Studio album by Paco de Lucía
- Released: 1976
- Genre: Flamenco, jazz
- Length: 37:38
- Label: Philips

Paco de Lucía chronology
| Guitarras Flamengas Apasionadas (1975) | Almoraima (1976) | Interpreta A Manuel De Falla (1978) |

= Almoraima =

Almoraima is a studio album by Paco de Lucía.

When Paco de Lucía made the groundbreaking Almoraima, he was just 28 years old. Already established as a prodigious talent, he used the opportunity to expand the possibilities of the flamenco music he loved so much. It wasn't so much the addition of bass and congas (he'd employed them before) as his entire rethinking of what constituted flamenco. The title cut, which opened the album, emphasized the Moorish influence, not only in the presence of the lute-like oud, but in its melody, which borrows from Arab maqams, or modes. "Rio Ancho" transports the rhumba rhythm to Brazil, melding it to a feel taken from bossa nova, which makes it all the more sinuous and sensual. More revolutionary is "Cobre," which virtually demolishes the flamenco form of sevillanas and rebuilds it in de Lucía's vision, giving it far more gravity. He never uses the record as a vehicle for his huge technical ability; instead, he focuses on serving the music, whether that's on the sad "Llanos de Real" or using a choir on "Perla de Cadiz" (which is dedicated to the singer of that name). This remains a landmark recording, not only in de Lucía's career, but in the annals of flamenco.

Study questions |
**1.** In the Almoraima article, which record label released the album?
**2.** Transcribe everything in the Almoraima article from "Paco de Lucía chronology" down to "Paco de Lucía.".

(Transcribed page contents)
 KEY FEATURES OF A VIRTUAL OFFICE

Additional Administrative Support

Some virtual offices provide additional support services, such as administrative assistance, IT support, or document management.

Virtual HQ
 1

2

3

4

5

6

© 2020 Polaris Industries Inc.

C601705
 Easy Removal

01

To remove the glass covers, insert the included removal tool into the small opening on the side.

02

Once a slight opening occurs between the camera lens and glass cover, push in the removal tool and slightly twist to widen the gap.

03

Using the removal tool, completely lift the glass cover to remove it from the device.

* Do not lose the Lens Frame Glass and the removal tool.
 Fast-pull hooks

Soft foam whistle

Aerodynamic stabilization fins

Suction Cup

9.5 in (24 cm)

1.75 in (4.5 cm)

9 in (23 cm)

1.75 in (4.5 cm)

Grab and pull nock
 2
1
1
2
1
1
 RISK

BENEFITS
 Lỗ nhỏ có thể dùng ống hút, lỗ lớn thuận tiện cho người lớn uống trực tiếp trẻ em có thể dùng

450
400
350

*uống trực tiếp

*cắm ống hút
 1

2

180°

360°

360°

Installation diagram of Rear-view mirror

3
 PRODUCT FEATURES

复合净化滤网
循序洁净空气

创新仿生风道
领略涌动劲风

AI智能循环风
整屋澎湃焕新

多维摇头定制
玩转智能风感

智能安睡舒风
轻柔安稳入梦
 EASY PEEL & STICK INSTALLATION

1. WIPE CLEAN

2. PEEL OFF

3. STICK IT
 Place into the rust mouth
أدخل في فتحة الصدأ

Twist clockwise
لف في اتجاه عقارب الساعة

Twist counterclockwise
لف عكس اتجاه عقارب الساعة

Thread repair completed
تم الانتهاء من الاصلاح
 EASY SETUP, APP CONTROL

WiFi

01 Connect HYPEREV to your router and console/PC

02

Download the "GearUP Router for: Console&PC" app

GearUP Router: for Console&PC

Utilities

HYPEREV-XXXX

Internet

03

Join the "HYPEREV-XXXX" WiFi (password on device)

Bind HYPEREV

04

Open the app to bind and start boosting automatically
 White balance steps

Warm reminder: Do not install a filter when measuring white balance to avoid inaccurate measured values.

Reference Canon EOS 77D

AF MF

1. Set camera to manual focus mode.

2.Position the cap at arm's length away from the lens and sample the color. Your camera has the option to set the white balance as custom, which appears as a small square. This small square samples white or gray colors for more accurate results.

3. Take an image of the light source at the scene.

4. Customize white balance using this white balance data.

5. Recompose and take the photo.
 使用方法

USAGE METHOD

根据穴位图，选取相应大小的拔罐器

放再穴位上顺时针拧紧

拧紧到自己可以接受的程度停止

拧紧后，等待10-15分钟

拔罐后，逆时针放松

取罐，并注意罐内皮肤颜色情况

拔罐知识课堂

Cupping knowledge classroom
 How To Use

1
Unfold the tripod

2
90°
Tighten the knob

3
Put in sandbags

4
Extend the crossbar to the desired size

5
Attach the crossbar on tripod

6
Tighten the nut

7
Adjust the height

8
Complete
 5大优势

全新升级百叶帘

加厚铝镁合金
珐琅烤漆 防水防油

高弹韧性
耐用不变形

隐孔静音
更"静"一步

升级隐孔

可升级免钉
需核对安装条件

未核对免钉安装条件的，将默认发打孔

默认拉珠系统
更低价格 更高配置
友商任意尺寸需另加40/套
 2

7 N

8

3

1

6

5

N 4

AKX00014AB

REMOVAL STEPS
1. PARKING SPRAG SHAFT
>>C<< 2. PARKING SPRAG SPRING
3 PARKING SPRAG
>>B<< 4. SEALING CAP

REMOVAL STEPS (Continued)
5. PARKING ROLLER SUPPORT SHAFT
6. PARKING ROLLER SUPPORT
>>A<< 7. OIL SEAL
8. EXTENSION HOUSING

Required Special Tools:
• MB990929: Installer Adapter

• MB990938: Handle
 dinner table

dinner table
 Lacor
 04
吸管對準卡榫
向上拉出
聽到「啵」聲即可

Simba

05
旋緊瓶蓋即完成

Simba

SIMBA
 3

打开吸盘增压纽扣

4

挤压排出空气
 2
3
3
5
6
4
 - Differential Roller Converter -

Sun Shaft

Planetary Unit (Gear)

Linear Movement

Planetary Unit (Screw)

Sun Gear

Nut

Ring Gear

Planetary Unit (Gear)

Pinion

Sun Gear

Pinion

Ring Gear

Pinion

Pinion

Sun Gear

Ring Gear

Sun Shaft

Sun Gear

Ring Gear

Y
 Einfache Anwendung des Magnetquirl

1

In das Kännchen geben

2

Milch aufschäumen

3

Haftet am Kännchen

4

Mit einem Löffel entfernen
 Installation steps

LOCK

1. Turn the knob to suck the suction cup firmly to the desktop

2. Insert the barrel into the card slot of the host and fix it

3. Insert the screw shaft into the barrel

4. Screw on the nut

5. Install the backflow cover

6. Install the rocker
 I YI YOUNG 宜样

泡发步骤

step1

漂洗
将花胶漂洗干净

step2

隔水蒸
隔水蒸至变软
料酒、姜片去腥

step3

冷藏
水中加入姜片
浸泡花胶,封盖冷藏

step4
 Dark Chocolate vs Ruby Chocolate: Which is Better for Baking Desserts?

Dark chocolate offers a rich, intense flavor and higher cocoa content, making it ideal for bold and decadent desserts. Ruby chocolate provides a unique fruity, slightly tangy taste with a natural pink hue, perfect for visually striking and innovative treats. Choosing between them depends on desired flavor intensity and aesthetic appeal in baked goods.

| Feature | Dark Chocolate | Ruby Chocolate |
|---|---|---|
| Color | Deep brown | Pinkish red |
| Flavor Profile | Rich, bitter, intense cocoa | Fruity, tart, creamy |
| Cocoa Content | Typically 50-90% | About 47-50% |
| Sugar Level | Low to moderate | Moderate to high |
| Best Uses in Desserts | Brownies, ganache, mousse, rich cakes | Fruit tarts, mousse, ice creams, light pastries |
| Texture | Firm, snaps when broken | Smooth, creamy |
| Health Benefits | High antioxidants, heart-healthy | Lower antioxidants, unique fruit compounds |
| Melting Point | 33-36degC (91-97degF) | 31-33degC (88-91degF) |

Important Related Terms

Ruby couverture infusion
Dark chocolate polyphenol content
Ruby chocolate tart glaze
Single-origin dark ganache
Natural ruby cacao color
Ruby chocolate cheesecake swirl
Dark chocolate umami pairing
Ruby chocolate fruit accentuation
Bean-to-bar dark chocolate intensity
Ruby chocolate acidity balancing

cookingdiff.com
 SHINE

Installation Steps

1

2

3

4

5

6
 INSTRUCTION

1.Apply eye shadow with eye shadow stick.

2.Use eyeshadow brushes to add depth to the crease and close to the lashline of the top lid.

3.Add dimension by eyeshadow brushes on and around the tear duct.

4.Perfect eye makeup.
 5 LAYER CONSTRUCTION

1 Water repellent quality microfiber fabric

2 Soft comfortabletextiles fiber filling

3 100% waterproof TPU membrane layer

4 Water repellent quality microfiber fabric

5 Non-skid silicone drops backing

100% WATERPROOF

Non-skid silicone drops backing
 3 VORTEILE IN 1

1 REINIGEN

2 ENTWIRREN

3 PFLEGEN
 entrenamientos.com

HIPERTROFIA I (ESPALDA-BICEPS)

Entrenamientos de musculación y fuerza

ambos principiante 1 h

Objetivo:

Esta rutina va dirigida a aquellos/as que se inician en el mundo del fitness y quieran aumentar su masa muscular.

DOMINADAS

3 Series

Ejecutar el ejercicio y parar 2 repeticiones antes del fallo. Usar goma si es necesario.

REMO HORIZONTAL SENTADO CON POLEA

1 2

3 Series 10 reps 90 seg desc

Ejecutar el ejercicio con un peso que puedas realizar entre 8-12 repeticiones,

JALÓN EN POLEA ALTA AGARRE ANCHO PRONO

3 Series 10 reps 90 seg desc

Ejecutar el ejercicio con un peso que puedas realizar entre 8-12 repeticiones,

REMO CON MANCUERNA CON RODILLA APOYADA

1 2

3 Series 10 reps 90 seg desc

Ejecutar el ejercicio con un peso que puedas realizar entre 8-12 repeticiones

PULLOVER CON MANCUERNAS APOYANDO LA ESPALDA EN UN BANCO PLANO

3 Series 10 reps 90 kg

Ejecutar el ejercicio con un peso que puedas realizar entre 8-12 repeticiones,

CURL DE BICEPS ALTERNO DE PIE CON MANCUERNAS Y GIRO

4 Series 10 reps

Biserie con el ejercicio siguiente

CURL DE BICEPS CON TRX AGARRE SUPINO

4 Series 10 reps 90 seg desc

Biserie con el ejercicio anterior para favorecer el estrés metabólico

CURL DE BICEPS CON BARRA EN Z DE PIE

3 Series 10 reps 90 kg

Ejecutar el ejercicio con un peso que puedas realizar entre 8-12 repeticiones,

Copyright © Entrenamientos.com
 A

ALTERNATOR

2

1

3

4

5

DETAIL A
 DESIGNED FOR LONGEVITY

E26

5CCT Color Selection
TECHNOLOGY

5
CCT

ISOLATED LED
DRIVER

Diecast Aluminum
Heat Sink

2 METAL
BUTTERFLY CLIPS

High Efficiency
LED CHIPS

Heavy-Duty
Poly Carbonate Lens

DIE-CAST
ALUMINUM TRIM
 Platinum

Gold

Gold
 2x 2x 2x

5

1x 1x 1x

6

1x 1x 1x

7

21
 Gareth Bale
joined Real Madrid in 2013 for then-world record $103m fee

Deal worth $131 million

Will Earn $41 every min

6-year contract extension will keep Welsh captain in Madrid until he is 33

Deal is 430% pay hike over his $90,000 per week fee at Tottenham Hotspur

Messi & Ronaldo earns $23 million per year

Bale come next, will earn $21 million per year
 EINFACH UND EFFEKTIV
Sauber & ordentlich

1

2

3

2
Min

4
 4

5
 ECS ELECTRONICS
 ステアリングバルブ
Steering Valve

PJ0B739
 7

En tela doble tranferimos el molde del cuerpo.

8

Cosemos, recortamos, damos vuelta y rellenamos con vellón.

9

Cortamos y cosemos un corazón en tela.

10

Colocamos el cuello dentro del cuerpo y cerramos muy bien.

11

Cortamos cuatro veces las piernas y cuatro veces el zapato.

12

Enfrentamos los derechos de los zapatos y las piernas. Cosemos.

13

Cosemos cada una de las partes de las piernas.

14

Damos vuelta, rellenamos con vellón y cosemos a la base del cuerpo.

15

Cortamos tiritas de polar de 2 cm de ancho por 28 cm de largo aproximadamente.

Answers per task |
**1.** Philips

**2.**
Paco de Lucía chronology
| Guitarras Flamengas Apasionadas (1975) | Almoraima (1976) | Interpreta A Manuel De Falla (1978) |

= Almoraima =

Almoraima is a studio album by Paco de Lucía.